Our analysis established that the 1323 borderline of the treaty of Nöteborg is a very accurate description of the main genetic split within Finland (Figure 3B). This may support a role for the 16th century Swedish authorities in guiding the Savonian settlers to inhabit land particularly to the east of the 1323 border (p. 98, Jutikkala 1933). However, it seems unlikely that the 1323 border itself would have been a physical cause of the genetic population structure as the border was of a more administrative nature and did not restrict the movements of common people (Katajala 2012; Korpela 2002).

An interesting detail of the split between the W and E populations is a group of individuals in Torne Valley (fin. Tornionlaakso) in Southwestern Lapland who are assigned to the W population even though geographically they are separated from the rest of the W individuals by E individuals near Oulu (Figure 3A). While it is possible that the early-settlement region on the west coast had also extended to Torne Valley (p. 67–68, Jutikkala 1933), establishing a genetic connection all the way to Southern Finland, it is also possible that the close ties between the Finnish side of Torne Valley and Sweden across the Torne River have resulted in a genetic admixture whose Swedish component clustered these individuals with Western Finland regardless of how their Finnish component would have clustered them.

Two previous studies about population structure in Finland using genome-wide autosomal variants have either not attempted to define populations based on genetic data (Jakkula et al. 2008) or have done so by applying the STRUCTURE algorithm (Pritchard et al. 2000) to an independent set of 6369 variants (Salmela et al. 2008), which did not reveal the fine-scale genetic structure within Finland. Our haplotype-based population assignment using a data set that evenly covers a major part of Finland therefore provides unprecedented information on the fine-scale genetic structure of the Finnish population. In general, the fine-scale structure that we detected is highly geographically clustered with little overlap between the populations (Figure 4 and Figure 5 and Figures S4–S8 in File S1). There are no large differences in the area covered or number of individuals included in each population (with the exception of P6 in Figure 4). This is likely a consequence of a relatively small population size and isolation by distance throughout the country. It is instructive to contrast this pattern to an FS analysis in the UK that focused on the population structure of the late 1800s (Leslie et al. 2015). In this analysis, a single population covered central and southern England and included almost half of all the individuals, even at the finest level where the sample was already split into 53 populations (Leslie et al. 2015). The strong genetic clustering within Finland is in line with the pocketed distribution of multiple severe diseases of the Finnish Disease Heritage (Peltonen et al. 1999; Norio 2003a) and suggests that Finland also holds great promise for future studies on less severe and more prevalent diseases for which genetic variants with large effects have been more difficult to identify.

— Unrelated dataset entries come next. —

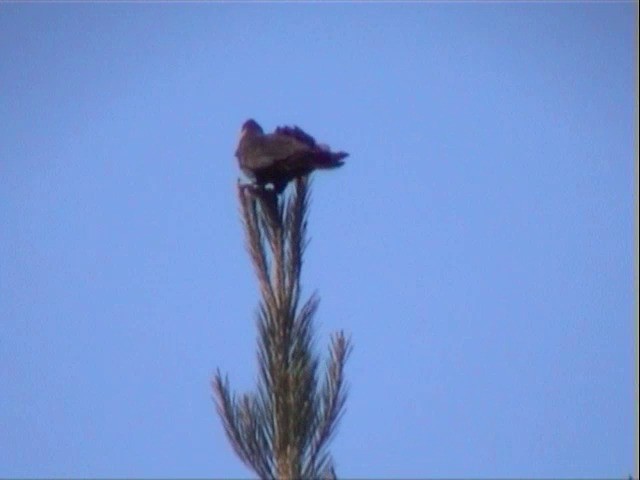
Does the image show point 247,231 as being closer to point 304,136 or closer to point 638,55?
point 304,136

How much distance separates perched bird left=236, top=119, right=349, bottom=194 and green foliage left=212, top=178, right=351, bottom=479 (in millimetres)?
80

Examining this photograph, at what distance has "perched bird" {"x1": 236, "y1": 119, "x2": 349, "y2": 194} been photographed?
238 inches

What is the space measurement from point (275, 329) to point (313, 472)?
0.48m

In our analysis, the exceptionally dispersed P6 dominating the Southern Karelia region also spread out widely across Savonia, near the large southern cities of Helsinki and Turku as well as along the genetic East–West borderline of Figure 3 all the way to Oulu and even further north (Figure 4A). As a hint that this dispersal might be due to recent events, we noticed that individuals of P6 were clearly younger than the rest of our samples (median birth years 1957 and 1950, respectively; Mann-Whitney P-value 10−5). When we further split P6 into its three subpopulations (Figure S9 in File S1), we noticed that one of these remained stable across the birth years of our samples (orange population in Figure S9 in File S1) while the other two spread out from Karelia to Savonia (green population) and from the city of Vyborg (fin. Viipuri) throughout the country (yellow population) within this timeframe (1922–1972). During and after the Second World War (1939–1945), ∼400,000 Finns from the larger Karelia region southeast of the current borders of Finland were relocated throughout the other parts of Finland. Hence, the youngest third of our sample born after 1957 could, in principle, have such relocated Karelians among their grandparents. However, Figure S9 in File S1 also shows that the dispersal of P6 has started already among individuals born in 1941–1957, and therefore we cannot entirely explain the dispersal by relocations during and after the war (unless some parental birthplaces of these individuals were wrongly reported).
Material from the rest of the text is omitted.